Let's look at some not so good lines of best fit. The first line doesn't go through any of the points. The second line goes through two points but is far away from the others.
A tip for drawing a good line of best fit is to make sure the number of points above and below the line are similar.
An outlier refers to a point that is separated from the main body of data on a graph. Sometimes, an outlier results from a meaurement error or from some factor that affects only a few of the observed values for a variable. In a scatter plot, an outlier is a point that either doesn't touch or is far away from the line of best fit.
First, let's estimate two points on the line.
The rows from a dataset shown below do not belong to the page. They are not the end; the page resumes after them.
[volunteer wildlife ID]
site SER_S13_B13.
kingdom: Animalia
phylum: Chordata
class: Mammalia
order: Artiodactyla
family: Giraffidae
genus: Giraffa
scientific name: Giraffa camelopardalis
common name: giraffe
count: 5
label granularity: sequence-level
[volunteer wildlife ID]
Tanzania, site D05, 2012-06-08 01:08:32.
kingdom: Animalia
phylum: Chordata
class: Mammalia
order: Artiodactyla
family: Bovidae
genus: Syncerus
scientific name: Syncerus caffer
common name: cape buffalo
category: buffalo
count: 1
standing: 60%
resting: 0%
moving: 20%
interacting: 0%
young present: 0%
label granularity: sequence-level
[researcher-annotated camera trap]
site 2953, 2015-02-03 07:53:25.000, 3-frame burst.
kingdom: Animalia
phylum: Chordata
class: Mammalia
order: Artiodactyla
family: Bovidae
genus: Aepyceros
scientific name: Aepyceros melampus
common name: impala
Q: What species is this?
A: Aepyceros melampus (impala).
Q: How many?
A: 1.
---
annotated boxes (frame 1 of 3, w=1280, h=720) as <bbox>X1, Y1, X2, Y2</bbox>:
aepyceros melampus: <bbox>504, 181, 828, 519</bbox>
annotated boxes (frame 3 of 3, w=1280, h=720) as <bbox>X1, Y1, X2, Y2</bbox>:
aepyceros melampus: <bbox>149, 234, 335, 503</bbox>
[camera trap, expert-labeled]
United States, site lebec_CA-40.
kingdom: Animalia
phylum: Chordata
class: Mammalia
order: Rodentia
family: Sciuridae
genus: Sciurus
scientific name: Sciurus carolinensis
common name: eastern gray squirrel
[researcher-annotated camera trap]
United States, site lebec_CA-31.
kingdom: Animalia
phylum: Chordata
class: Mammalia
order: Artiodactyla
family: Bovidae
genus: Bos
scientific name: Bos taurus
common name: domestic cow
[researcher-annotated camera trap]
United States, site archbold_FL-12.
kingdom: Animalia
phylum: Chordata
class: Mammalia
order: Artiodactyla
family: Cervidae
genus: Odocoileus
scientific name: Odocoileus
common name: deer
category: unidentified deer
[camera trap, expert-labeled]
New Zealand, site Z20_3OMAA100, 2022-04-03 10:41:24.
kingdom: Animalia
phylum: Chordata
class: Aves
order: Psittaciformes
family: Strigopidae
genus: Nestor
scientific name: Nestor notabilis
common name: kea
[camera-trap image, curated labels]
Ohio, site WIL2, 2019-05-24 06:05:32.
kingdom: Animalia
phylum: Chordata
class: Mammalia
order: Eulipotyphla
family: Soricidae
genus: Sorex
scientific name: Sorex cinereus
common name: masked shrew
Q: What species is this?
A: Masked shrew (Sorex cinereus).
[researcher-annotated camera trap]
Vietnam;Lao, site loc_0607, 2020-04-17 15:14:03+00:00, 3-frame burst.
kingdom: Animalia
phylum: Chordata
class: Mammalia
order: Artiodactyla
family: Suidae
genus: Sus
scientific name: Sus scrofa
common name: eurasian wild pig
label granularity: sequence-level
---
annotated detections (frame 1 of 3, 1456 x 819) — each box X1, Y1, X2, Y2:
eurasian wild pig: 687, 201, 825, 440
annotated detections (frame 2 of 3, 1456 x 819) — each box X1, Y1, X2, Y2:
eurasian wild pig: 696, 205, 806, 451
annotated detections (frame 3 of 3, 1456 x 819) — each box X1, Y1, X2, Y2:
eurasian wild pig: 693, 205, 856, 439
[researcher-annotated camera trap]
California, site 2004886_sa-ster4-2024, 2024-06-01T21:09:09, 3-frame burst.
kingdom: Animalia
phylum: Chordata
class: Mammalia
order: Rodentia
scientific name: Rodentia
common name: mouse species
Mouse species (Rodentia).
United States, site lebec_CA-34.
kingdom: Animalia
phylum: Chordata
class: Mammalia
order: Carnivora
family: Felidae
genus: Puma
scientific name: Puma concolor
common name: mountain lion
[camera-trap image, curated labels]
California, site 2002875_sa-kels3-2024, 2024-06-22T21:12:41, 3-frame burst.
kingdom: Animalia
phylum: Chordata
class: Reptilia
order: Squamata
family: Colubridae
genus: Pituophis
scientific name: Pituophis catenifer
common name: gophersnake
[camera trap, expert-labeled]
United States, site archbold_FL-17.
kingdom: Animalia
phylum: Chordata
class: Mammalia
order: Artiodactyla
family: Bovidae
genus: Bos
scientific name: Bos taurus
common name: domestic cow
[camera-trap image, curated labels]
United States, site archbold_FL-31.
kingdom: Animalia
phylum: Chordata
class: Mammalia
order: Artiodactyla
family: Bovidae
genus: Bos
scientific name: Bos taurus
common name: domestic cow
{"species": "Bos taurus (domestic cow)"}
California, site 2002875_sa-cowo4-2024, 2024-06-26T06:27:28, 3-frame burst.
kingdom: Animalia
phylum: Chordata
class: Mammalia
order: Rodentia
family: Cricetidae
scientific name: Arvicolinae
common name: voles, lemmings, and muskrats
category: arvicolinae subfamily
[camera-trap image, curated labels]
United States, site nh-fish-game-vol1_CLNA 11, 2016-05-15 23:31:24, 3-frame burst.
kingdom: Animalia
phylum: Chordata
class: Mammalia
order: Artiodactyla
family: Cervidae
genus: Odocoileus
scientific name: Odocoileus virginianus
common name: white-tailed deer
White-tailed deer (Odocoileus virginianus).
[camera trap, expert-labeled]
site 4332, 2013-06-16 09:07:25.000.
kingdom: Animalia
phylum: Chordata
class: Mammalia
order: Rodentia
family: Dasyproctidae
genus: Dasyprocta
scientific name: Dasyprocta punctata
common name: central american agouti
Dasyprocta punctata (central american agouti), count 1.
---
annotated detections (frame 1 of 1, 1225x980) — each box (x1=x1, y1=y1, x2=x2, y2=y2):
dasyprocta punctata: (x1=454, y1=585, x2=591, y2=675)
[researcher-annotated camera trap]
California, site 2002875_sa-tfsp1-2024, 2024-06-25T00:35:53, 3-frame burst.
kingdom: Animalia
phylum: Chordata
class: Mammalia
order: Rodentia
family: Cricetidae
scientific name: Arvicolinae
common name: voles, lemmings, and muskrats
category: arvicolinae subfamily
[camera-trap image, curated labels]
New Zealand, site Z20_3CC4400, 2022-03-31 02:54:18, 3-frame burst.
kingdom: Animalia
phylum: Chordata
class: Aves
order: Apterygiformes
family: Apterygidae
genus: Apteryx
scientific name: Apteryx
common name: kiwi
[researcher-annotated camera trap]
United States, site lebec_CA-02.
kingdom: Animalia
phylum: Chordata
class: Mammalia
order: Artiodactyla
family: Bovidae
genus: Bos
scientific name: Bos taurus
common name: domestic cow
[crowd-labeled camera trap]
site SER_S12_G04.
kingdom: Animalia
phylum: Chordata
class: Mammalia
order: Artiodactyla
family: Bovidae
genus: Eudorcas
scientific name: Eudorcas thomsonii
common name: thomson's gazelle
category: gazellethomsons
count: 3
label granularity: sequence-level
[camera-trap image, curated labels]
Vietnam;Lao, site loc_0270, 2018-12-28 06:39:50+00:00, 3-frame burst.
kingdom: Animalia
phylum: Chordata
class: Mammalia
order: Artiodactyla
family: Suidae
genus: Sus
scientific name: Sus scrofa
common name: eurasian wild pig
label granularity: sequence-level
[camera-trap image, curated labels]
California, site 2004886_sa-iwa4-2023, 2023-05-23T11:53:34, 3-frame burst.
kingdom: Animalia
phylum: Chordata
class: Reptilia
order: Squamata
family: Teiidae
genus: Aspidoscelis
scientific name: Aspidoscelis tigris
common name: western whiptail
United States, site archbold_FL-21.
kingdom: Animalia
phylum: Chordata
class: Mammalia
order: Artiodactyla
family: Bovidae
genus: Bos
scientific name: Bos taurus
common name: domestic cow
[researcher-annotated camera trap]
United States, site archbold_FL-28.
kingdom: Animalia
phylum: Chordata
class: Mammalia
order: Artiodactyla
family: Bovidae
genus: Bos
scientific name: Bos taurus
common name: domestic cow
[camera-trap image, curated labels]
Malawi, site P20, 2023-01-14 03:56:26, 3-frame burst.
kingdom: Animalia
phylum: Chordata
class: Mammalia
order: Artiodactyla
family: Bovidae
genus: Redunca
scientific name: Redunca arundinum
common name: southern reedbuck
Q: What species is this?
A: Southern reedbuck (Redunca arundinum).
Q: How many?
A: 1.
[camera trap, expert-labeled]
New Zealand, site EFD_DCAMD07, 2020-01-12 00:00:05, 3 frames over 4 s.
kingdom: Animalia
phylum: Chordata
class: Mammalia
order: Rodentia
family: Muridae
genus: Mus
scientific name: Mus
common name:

Try to pick numbers that are easy to estimate that lie near the grid of the plot:
In this instance, we will choose \((0, 2,000)\) and \((150,000, 71,000)\) as our two points.
From these two points we can find the approximate slope:
\(m = \cfrac{y_2 - y_1}{x_2 - x_1}\)
\(m = \cfrac{71,000-2,000}{150,000-0} \)
\(m = \cfrac{69,000}{150,000} \)
\(m = 0.46\)
Next, we need to determine the \(y\)-intercept. We already estimate the \(y\)-intercept as one of the points, \((0, 2,000)\).
Then, we substitute in the values and can write the equation as such:
\(y = 0.46x + 2000\)
Therefore, we have determined the equation for the line of best fit as \(\boldsymbol{y = 0.46x + 2000}\)!
Interpolating
Notice we do not have a data point at a salary at \($80,000\). Instead, we can use the line of best fit to estimate the price of the car.
We have determined the equation for the line of best fit from the previous question:
\(y = 0.46x + 2000\)
Next, we can substitute \(80,000\) for \(x\) and solve:
\( y = 0.46(80000) +2000 \)
\(y = $38,800\)
From within the graph, the estimated price of cars for consumers making \($80,000\) to drive would be worth around \(\boldsymbol{$38,8000}\). Check if this looks right by plotting the point on the graph!
Extrapolating
We have determined the equation for the line of best fit from the previous question:
\(y = 0.46x + 2000\)
Next, we can aubstitute \(1,000,000\) for \(x\) and solve:
\( y = 0.46(1000000) +2000 \)
\(y = $462,000\)
Predicting outside the graph, the estimated price of cars for consumers making \($1\) million to drive would be worth around \(\boldsymbol{$462,000}\).
Be careful when extrapolating! You never know if the trend will continue outside the data we have.